■ **Set problem**
Format everything in the listing below, from the line containing "From the set" down to the line containing "the statue in niche at the point at 405,95 →", as a JSON list of strings with one string per line. Include both of those lines and leave out blank lines.

[BEGIN Working data]

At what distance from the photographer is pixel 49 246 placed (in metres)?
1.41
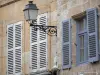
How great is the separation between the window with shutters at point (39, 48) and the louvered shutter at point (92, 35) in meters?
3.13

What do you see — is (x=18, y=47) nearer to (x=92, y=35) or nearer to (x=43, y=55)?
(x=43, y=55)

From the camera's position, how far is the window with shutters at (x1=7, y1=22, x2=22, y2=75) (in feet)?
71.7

[END Working data]
[BEGIN Working data]

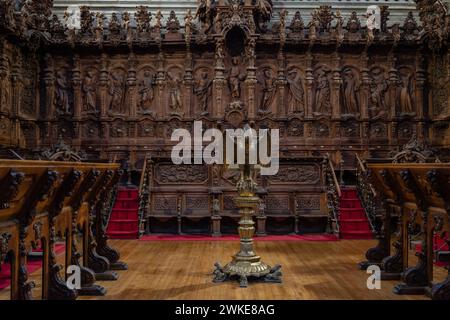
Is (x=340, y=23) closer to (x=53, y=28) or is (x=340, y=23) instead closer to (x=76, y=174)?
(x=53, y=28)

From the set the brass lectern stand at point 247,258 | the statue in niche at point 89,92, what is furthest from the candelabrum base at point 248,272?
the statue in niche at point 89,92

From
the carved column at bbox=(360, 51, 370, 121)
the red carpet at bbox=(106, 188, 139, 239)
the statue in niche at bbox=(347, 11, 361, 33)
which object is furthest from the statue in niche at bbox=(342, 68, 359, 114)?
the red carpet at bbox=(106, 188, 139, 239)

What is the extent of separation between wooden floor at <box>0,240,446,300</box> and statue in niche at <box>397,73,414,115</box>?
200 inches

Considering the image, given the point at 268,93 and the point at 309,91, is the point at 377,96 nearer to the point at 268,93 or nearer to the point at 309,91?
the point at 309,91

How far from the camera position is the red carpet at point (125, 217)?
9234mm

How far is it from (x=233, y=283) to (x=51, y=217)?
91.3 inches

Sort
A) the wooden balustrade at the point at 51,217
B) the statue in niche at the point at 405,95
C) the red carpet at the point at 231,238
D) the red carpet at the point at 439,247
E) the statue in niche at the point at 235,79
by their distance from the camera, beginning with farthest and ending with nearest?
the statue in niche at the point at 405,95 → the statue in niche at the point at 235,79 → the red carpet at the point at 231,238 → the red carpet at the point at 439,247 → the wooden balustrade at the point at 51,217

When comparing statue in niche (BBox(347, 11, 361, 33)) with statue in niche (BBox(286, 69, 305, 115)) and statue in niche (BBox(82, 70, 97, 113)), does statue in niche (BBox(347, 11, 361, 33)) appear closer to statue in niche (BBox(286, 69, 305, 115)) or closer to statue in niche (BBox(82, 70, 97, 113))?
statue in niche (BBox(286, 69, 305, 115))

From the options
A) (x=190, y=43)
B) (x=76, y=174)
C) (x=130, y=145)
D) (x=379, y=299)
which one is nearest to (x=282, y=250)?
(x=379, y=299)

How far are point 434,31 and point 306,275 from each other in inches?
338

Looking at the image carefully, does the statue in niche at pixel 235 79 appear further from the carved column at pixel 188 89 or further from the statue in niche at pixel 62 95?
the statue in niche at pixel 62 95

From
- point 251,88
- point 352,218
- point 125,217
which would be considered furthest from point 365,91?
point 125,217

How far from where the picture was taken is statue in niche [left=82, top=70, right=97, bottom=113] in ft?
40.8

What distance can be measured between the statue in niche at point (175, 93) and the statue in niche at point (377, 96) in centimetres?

[END Working data]

■ **Exercise output**
[
  "From the set the brass lectern stand at point 247,258 | the statue in niche at point 89,92, what is furthest from the candelabrum base at point 248,272?",
  "the statue in niche at point 89,92",
  "From",
  "the carved column at bbox=(360, 51, 370, 121)",
  "the red carpet at bbox=(106, 188, 139, 239)",
  "the statue in niche at bbox=(347, 11, 361, 33)",
  "which object is furthest from the statue in niche at bbox=(342, 68, 359, 114)?",
  "the red carpet at bbox=(106, 188, 139, 239)",
  "What is the extent of separation between wooden floor at <box>0,240,446,300</box> and statue in niche at <box>397,73,414,115</box>?",
  "200 inches",
  "Considering the image, given the point at 268,93 and the point at 309,91, is the point at 377,96 nearer to the point at 268,93 or nearer to the point at 309,91?",
  "the point at 309,91",
  "How far from the camera position is the red carpet at point (125, 217)?",
  "9234mm",
  "How far is it from (x=233, y=283) to (x=51, y=217)?",
  "91.3 inches",
  "Sort",
  "A) the wooden balustrade at the point at 51,217",
  "B) the statue in niche at the point at 405,95",
  "C) the red carpet at the point at 231,238",
  "D) the red carpet at the point at 439,247",
  "E) the statue in niche at the point at 235,79",
  "by their distance from the camera, beginning with farthest and ending with nearest?",
  "the statue in niche at the point at 405,95 → the statue in niche at the point at 235,79 → the red carpet at the point at 231,238 → the red carpet at the point at 439,247 → the wooden balustrade at the point at 51,217"
]